Thousands of years ago, when astrology was being invented, people did not know that the universe was like a chaotic explosion of shrapnel, and that many stars are millions of light years away. Many of the stars we see today no longer even exist.
By what means can stars influence our lives over such long distances? By gravity, light, or perhaps radio waves? Most people are born indoors, under roofs, which effectively block light. The objects around us exert a much stronger gravitational influence on us than do the stars. Anything similar to radio waves which do not interact with the roofs over our heads, therefore becoming modified and unpredictable when they reach us, would probably pass right through us, also, having no effect. The means by which stars might exert the influence on us that astrology claims is not evident.
For those who take the accuracy of astrological readings as evidence of their validity, James Randi (a magician who, like Houdini, has worked to expose trickery and misunderstanding in mystical fields) once did an interesting experiment. Prior to visiting a group of students, the students were asked for their birth dates and places of birth so that astrological charts could be done, and interpretations by an astrologer made. On the day of his visit they were asked to rate their readings for accuracy on a scale of one to five, with five being highly accurate. All students rated their readings with fours and fives. Then they were asked to pass their readings around, and it was found that all the readings were identical!
That showed that, not only are people more similar than they might think, but also that people tend to interpret vague, suggestive statements in ways that favor what they want to believe. Certainly, as far as the readings went, if one size fits all, you can say that none is a custom fit.
In Discover Magazine, (February, 1997), Steve Allen makes a good point about the establishment of astrology as a valid scientific discipline. He states, "But thatís precisely the point. Such a thing has never been established. There are three separate systems of astrology known to historians -- the Egyptian, the Chinese, and, I think, the Persian, and all of them are mutually exclusive. That, of course means that if any one of them is essentially right, the other two are wrong. The more reasonable approach is to assume that all of them are wrong until conclusive evidence for their validity has been offered."
James Randi exposed Uri Geller, an Israeli psychic who could supposedly bend spoons and other metal objects with only the power of his mind.

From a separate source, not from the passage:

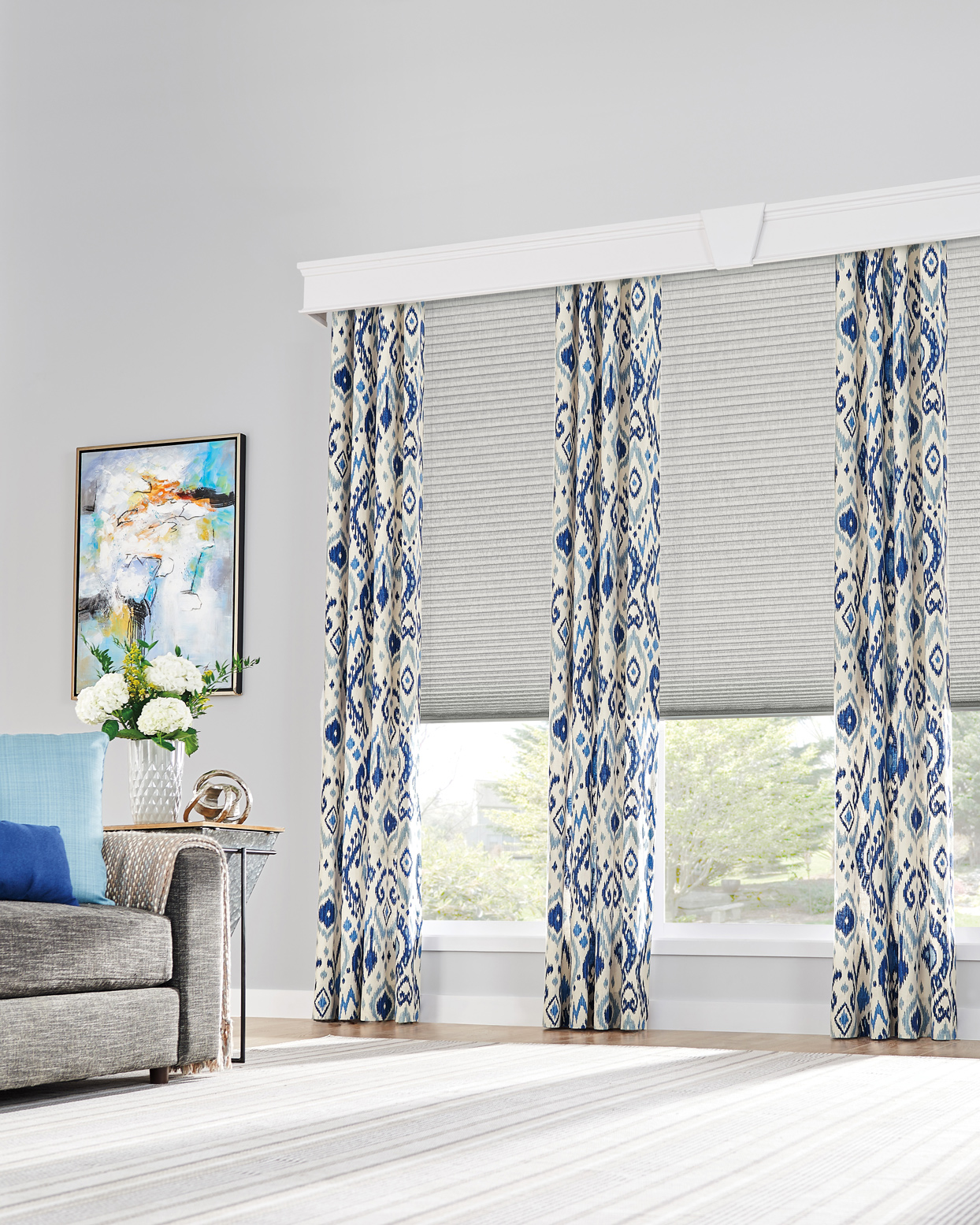 gray living room with blue and white southwest patterned drapes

It turned out that before the tests, Uri, or his assistants, secretly prepared the spoons to break by flexing them enough times to be at the point of breaking; creating what is known as metal fatigue in the objects. Charlatans abound, some internationally famous.

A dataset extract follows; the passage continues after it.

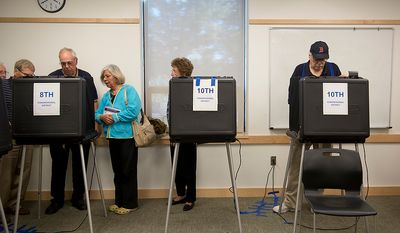 Election board representatives, including supervisor Richard Schmitt (third from left), test a voting machine with a woman who disputed her vote, saying the machine cast a blank ballot because of machine error, at the Dolley Madison Library in McLean, Va., on Wednesday, Oct. 24, 2012. (Barbara L. Salisbury/The Washington Times)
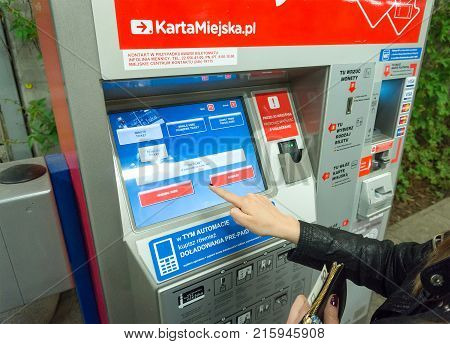 WARSAW POLAND - MAY 22 2017: Woman buying public transportation tickets from machine in Warsaw. Public transportation in Warsaw consists of tram train bus and subway.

Randi also exposed the evangelical preacher, Peter Popoff, who was raking in about five million dollars a year for his ministry. Popoff was using modern technology, video cameras and mini-radio receivers, to get information previously gleaned from prayer cards passed out before the meeting by his wife, who was outside in their van with the transmitter. It made him seem like he had a hot line to God. Another charlatan.

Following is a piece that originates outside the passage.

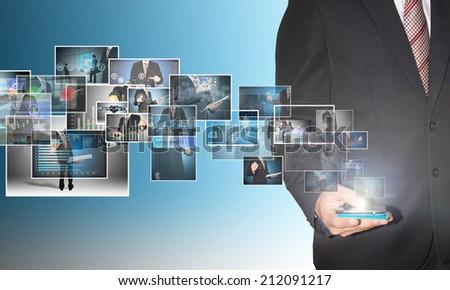 businessman with digital image on smartphone - stock photo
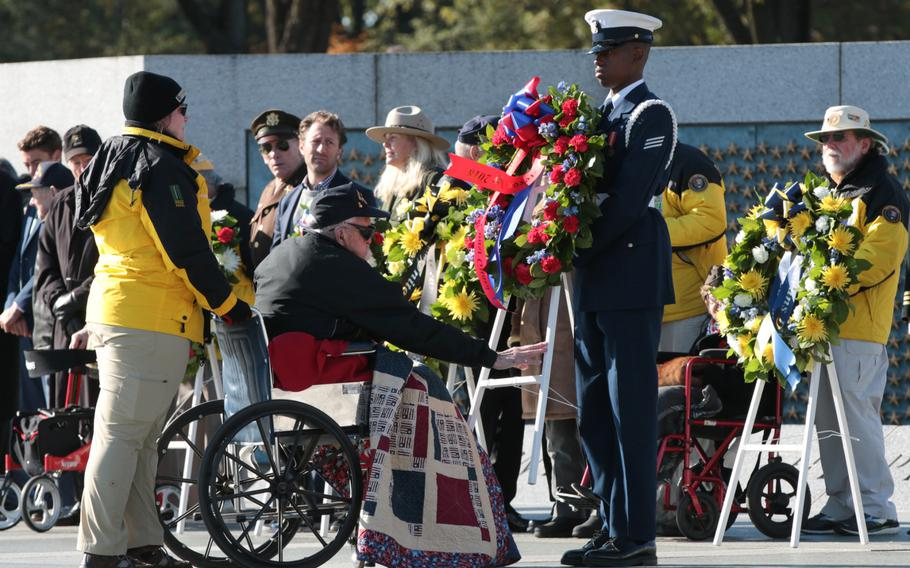 World War II veterans and veterans honoring servicemembers from that era laid wreaths at the National World War II Memorial in Washington, D.C., as part of the Veterans Day remembrances held throughout the city on Sunday, Nov. 11, 2018.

In conclusion, there are many pitfalls in the ways we believe. We tend to believe things that offer us hope. We tend to believe in exciting ideas. We tend to believe what we want to believe; what we want to be true. We tend to believe in things that offer us more control of our lives, that give us a sense of order in chaos. Sometimes, we believe in illusions.
Sometimes we are lucky, judging by results, and objective reality coincides with what we imagine to be true. Often, we are not. Critical analysis is a tool that can, perhaps, be useful in distinguishing between subjective realities and the objective reality that is the goal of truth seeking.